◆ What to work on
Restate the data below word for word, and let no image into your version.

◆ Data section
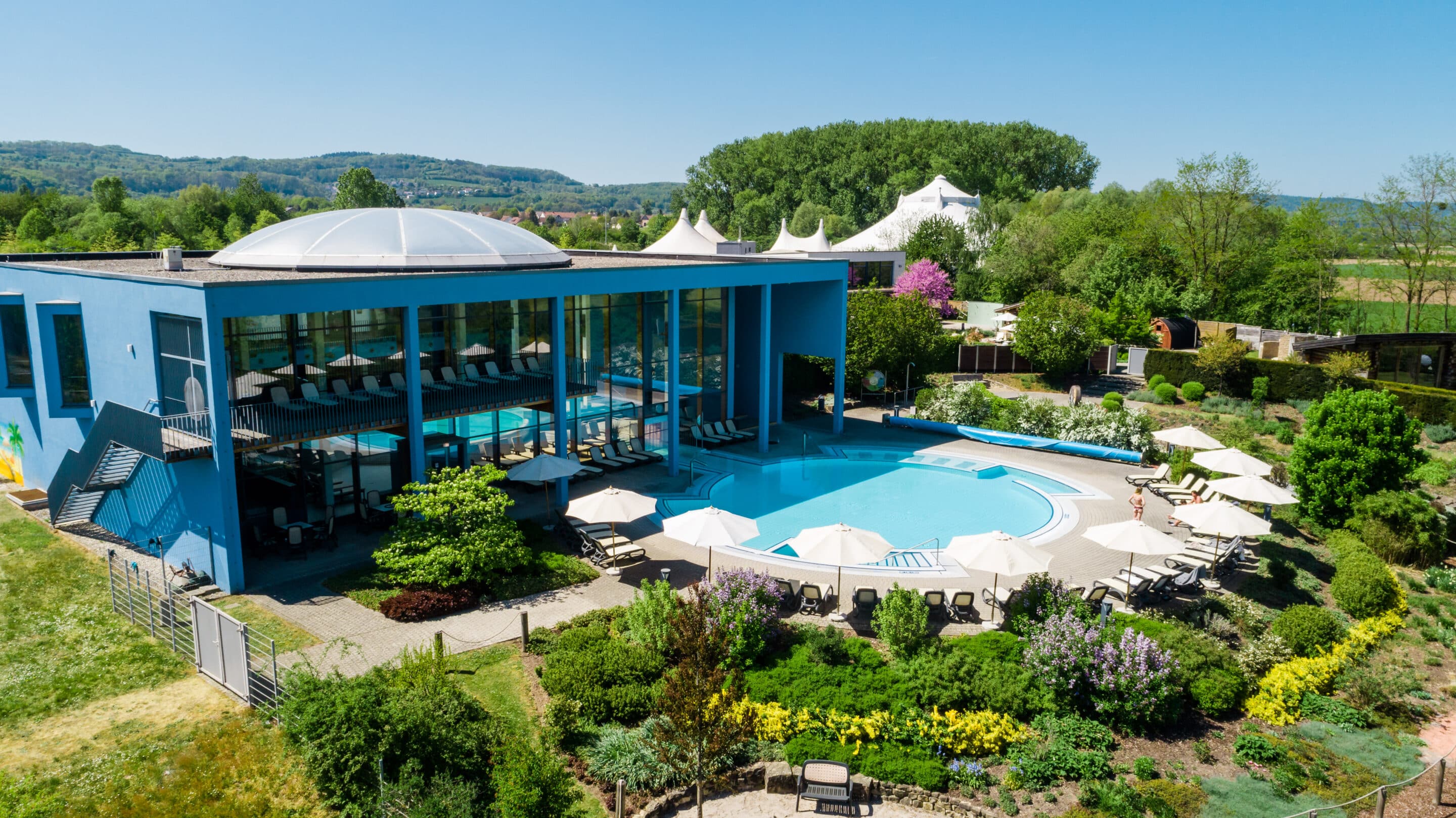 Das Bad Merzig – Bild 3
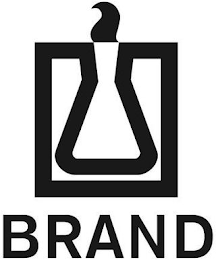 BRAND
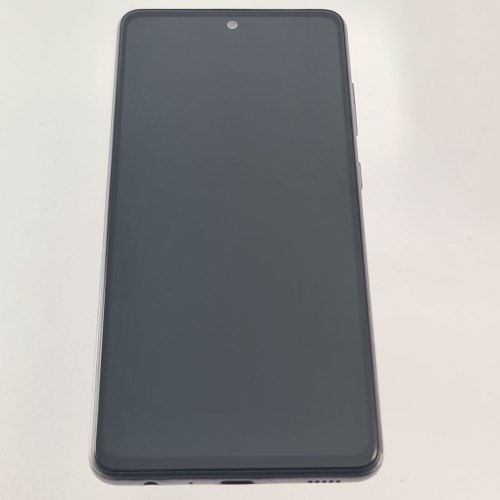 Смартфон Samsung Galaxy A52 (A525F) 128Gb Black (SM-A525FZKDSEK) USED **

◆ Result
 Das Bad Merzig – Bild 3
 BRAND
 Смартфон Samsung Galaxy A52 (A525F) 128Gb Black (SM-A525FZKDSEK) USED **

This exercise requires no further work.